**Problem description**
Convert every line of the records below into a single numbered list, omitting blank lines and leaving out the pictures.

**Records for processing**
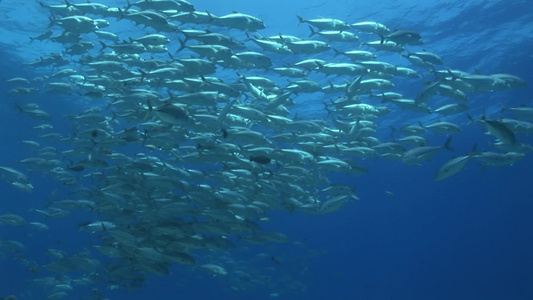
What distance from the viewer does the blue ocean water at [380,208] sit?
17.8 meters

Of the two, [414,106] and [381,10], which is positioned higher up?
[381,10]

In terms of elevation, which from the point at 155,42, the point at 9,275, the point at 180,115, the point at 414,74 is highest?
the point at 414,74

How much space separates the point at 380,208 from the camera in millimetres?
43812

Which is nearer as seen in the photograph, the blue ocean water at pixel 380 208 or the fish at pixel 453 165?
the fish at pixel 453 165

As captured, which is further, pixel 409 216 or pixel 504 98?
pixel 409 216

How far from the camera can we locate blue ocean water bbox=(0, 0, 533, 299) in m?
17.8

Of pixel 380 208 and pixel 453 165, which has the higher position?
pixel 380 208

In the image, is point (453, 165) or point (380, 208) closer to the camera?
point (453, 165)

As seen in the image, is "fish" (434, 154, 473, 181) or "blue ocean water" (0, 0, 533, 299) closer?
"fish" (434, 154, 473, 181)

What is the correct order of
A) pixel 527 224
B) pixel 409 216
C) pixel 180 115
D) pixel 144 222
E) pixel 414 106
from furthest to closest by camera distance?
pixel 409 216, pixel 527 224, pixel 414 106, pixel 144 222, pixel 180 115

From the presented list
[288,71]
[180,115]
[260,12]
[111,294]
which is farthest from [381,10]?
[111,294]

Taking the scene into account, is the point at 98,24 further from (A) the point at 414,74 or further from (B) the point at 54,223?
(B) the point at 54,223

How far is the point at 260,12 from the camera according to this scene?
57.9ft

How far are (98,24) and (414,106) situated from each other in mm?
8412
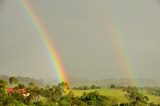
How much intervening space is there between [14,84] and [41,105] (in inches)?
3329

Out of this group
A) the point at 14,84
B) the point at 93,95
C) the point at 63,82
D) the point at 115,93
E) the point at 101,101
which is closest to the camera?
the point at 101,101

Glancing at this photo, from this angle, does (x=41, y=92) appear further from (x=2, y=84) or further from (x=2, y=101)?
(x=2, y=101)

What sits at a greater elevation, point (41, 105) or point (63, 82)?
point (63, 82)

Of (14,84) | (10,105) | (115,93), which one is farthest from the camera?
(115,93)

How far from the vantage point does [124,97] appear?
187 meters

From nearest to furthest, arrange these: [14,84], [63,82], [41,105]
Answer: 1. [41,105]
2. [63,82]
3. [14,84]

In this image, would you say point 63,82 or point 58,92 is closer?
point 58,92

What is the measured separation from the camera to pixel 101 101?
444 feet

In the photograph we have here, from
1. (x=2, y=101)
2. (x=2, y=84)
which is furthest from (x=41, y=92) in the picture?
(x=2, y=101)

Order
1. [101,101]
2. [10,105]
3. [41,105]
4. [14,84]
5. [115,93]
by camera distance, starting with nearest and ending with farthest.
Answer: [10,105] → [41,105] → [101,101] → [14,84] → [115,93]

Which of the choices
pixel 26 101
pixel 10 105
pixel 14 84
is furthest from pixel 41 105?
pixel 14 84

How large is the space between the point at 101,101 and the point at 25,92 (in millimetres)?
30517

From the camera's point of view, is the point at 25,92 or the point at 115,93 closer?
the point at 25,92

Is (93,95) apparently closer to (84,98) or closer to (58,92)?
(84,98)
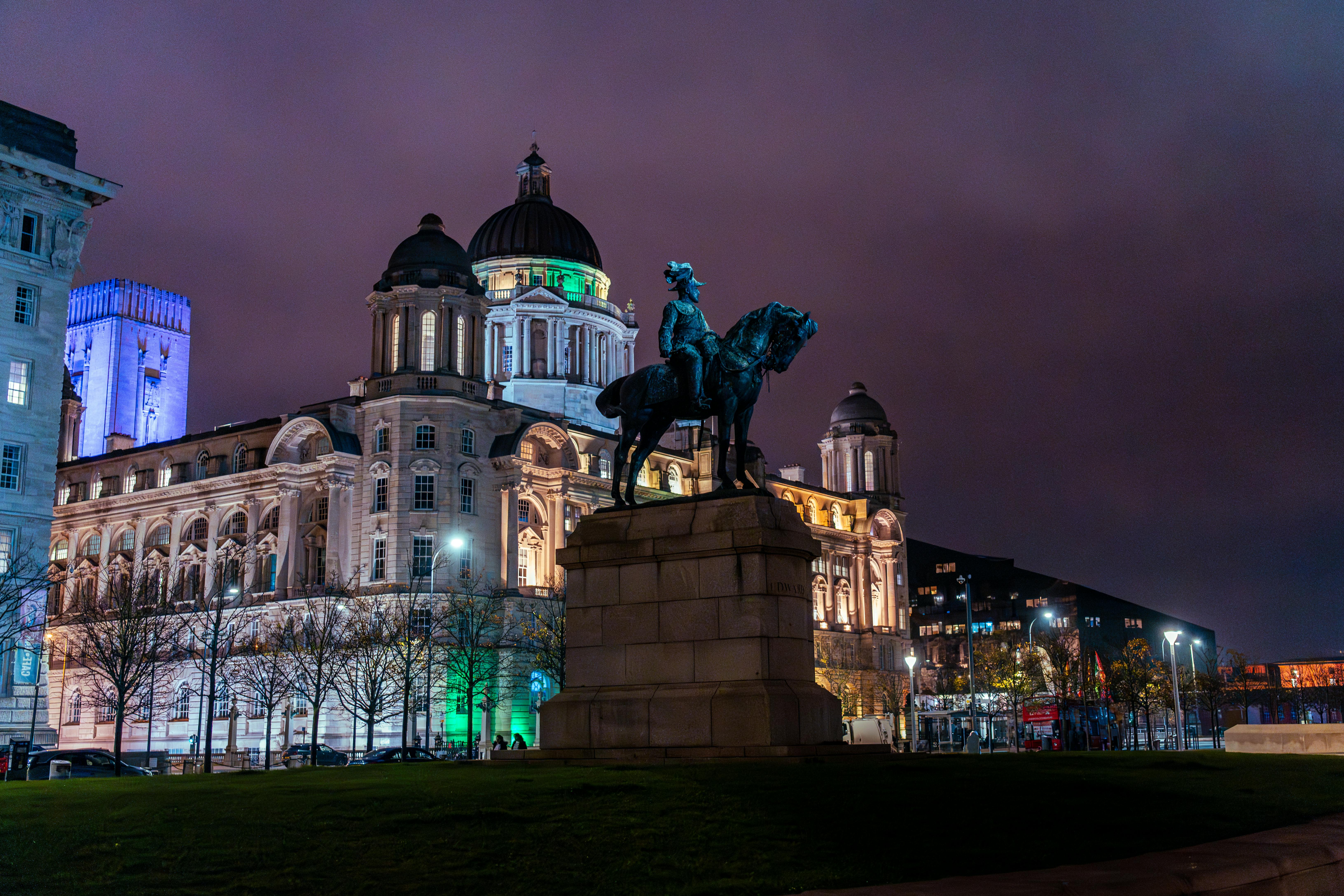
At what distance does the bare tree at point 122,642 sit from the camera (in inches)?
2467

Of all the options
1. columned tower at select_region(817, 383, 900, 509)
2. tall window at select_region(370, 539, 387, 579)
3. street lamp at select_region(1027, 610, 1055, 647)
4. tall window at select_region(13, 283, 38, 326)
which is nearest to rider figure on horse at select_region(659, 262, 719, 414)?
tall window at select_region(13, 283, 38, 326)

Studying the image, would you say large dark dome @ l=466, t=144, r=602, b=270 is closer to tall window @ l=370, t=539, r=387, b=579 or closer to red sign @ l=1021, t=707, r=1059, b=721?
tall window @ l=370, t=539, r=387, b=579

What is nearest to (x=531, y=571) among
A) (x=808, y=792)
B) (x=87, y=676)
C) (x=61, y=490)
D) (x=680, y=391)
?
(x=87, y=676)

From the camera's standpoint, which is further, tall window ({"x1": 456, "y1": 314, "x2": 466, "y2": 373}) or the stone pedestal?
tall window ({"x1": 456, "y1": 314, "x2": 466, "y2": 373})

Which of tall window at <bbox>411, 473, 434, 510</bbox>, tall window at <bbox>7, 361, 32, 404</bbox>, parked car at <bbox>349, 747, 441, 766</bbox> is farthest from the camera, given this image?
tall window at <bbox>411, 473, 434, 510</bbox>

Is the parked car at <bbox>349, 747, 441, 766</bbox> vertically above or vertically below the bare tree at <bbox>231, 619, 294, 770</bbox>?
below

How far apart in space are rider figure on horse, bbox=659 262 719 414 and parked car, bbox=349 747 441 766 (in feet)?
99.7

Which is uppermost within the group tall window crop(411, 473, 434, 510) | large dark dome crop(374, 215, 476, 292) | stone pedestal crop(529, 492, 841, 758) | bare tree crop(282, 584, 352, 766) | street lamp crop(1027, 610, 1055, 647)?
large dark dome crop(374, 215, 476, 292)

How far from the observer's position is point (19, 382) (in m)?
67.9

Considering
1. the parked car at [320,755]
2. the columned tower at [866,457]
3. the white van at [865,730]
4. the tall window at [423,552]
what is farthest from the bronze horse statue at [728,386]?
the columned tower at [866,457]

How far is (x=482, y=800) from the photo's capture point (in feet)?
51.0

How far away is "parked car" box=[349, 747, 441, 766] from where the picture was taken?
181ft

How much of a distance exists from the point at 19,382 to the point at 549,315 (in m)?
77.5

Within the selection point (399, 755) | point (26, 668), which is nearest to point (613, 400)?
point (399, 755)
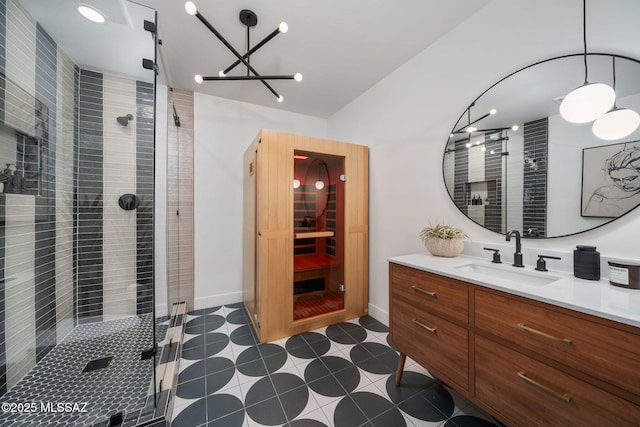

**Solution**
1. What distance from the viewer does the blue ocean water at [380,208] sit?
2. 17.8 meters
3. Of the two, [414,106] and [381,10], which is positioned higher up?
4. [381,10]
5. In terms of elevation, which from the point at 155,42, the point at 9,275, the point at 180,115, the point at 414,74 is highest?
6. the point at 414,74
7. How much space separates the point at 380,208 from the camera in millimetres?
8. 43812
9. Which is nearer as seen in the photograph, the blue ocean water at pixel 380 208 or the fish at pixel 453 165?
10. the fish at pixel 453 165
11. As captured, which is further, pixel 409 216 or pixel 504 98?
12. pixel 409 216
13. How far from the camera can we locate blue ocean water bbox=(0, 0, 533, 299) in m?
14. 17.8
15. Of pixel 380 208 and pixel 453 165, which has the higher position?
16. pixel 380 208
17. In the image, is point (453, 165) or point (380, 208) closer to the camera?
18. point (453, 165)
19. As seen in the image, is "fish" (434, 154, 473, 181) or "blue ocean water" (0, 0, 533, 299) closer?
20. "fish" (434, 154, 473, 181)
21. What is the correct order of
22. A) pixel 527 224
23. B) pixel 409 216
24. C) pixel 180 115
25. D) pixel 144 222
26. E) pixel 414 106
27. from furthest to closest by camera distance?
28. pixel 409 216, pixel 527 224, pixel 414 106, pixel 144 222, pixel 180 115
29. From the presented list
30. [288,71]
31. [180,115]
32. [260,12]
33. [111,294]
34. which is farthest from [381,10]?
35. [111,294]
36. Taking the scene into account, is the point at 98,24 further from (A) the point at 414,74 or further from (B) the point at 54,223?
37. (B) the point at 54,223
38. How far is the point at 260,12 from the camera according to this scene?
39. 57.9ft
40. How far are (98,24) and (414,106) situated from each other in mm?
41. 8412
42. How much intervening space is there between [14,84] and [41,105] (in inches)?
43. 3329
44. Out of this group
45. A) the point at 14,84
46. B) the point at 93,95
47. C) the point at 63,82
48. D) the point at 115,93
49. E) the point at 101,101
50. which is closest to the camera?
51. the point at 101,101
52. Glancing at this photo, from this angle, does (x=41, y=92) appear further from (x=2, y=84) or further from (x=2, y=101)?
53. (x=2, y=101)
54. What sits at a greater elevation, point (41, 105) or point (63, 82)?
55. point (63, 82)
56. Of (14,84) | (10,105) | (115,93), which one is farthest from the camera?
57. (115,93)
58. How far from the vantage point does [124,97] appear?
59. 187 meters
60. From nearest to furthest, arrange these: [14,84], [63,82], [41,105]
61. Answer: 1. [41,105]
62. 2. [63,82]
63. 3. [14,84]
64. In this image, would you say point 63,82 or point 58,92 is closer?
65. point 58,92
66. What is the measured separation from the camera to pixel 101 101?
67. 444 feet
68. In the photograph we have here, from
69. 1. (x=2, y=101)
70. 2. (x=2, y=84)
71. which is furthest from (x=41, y=92) in the picture?
72. (x=2, y=101)
73. Order
74. 1. [101,101]
75. 2. [10,105]
76. 3. [41,105]
77. 4. [14,84]
78. 5. [115,93]
79. by camera distance, starting with nearest and ending with farthest.
80. Answer: [10,105] → [41,105] → [101,101] → [14,84] → [115,93]
81. Which of the choices
82. pixel 26 101
83. pixel 10 105
84. pixel 14 84
85. is furthest from pixel 41 105?
86. pixel 14 84
87. How large is the space between the point at 101,101 and the point at 25,92 (in millimetres)?
88. 30517
89. From the camera's point of view, is the point at 25,92 or the point at 115,93 closer?
90. the point at 25,92
91. Is (93,95) apparently closer to (84,98) or closer to (58,92)?
92. (84,98)
93. At what distance does the bare tree at point 122,642 sit from the camera (in inches)?
94. 2467
95. Of all the options
96. 1. columned tower at select_region(817, 383, 900, 509)
97. 2. tall window at select_region(370, 539, 387, 579)
98. 3. street lamp at select_region(1027, 610, 1055, 647)
99. 4. tall window at select_region(13, 283, 38, 326)
100. which is nearest to rider figure on horse at select_region(659, 262, 719, 414)?
101. tall window at select_region(13, 283, 38, 326)
102. Studying the image, would you say large dark dome @ l=466, t=144, r=602, b=270 is closer to tall window @ l=370, t=539, r=387, b=579 or closer to red sign @ l=1021, t=707, r=1059, b=721?
103. tall window @ l=370, t=539, r=387, b=579
104. What is nearest to (x=531, y=571) among
105. A) (x=808, y=792)
106. B) (x=87, y=676)
107. C) (x=61, y=490)
108. D) (x=680, y=391)
109. ?
110. (x=87, y=676)
111. From the camera's standpoint, which is further, tall window ({"x1": 456, "y1": 314, "x2": 466, "y2": 373}) or the stone pedestal?
112. tall window ({"x1": 456, "y1": 314, "x2": 466, "y2": 373})
113. Which of tall window at <bbox>411, 473, 434, 510</bbox>, tall window at <bbox>7, 361, 32, 404</bbox>, parked car at <bbox>349, 747, 441, 766</bbox> is farthest from the camera, given this image?
114. tall window at <bbox>411, 473, 434, 510</bbox>
115. Is the parked car at <bbox>349, 747, 441, 766</bbox> vertically above or vertically below the bare tree at <bbox>231, 619, 294, 770</bbox>?
116. below
117. How far apart in space are rider figure on horse, bbox=659 262 719 414 and parked car, bbox=349 747 441 766 (in feet)?
118. 99.7
119. Which is uppermost within the group tall window crop(411, 473, 434, 510) | large dark dome crop(374, 215, 476, 292) | stone pedestal crop(529, 492, 841, 758) | bare tree crop(282, 584, 352, 766) | street lamp crop(1027, 610, 1055, 647)?
120. large dark dome crop(374, 215, 476, 292)
121. How far from the observer's position is point (19, 382) (in m)?
122. 67.9
123. Considering
124. 1. the parked car at [320,755]
125. 2. the columned tower at [866,457]
126. 3. the white van at [865,730]
127. 4. the tall window at [423,552]
128. what is farthest from the bronze horse statue at [728,386]?
129. the columned tower at [866,457]
130. How far is (x=482, y=800) from the photo's capture point (in feet)?
131. 51.0
132. How far away is "parked car" box=[349, 747, 441, 766] from where the picture was taken?
133. 181ft
134. How much of a distance exists from the point at 19,382 to the point at 549,315 (in m)?
135. 77.5
136. Within the selection point (399, 755) | point (26, 668), which is nearest to point (613, 400)?
137. point (399, 755)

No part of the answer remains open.